» **YOUR OBJECTIVE**: An exact transcription is needed, starting with the line that contains "class: Mammalia" and ending with the last line of the records.
** TASK INPUTS follows **
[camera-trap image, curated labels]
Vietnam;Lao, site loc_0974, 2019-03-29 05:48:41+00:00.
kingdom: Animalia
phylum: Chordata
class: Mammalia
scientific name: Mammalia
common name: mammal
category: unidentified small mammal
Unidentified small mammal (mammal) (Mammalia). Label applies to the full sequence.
** End of TASK INPUTS **
» **RESPONSE TO THE EXERCISE**:
class: Mammalia
scientific name: Mammalia
common name: mammal
category: unidentified small mammal
Unidentified small mammal (mammal) (Mammalia). Label applies to the full sequence.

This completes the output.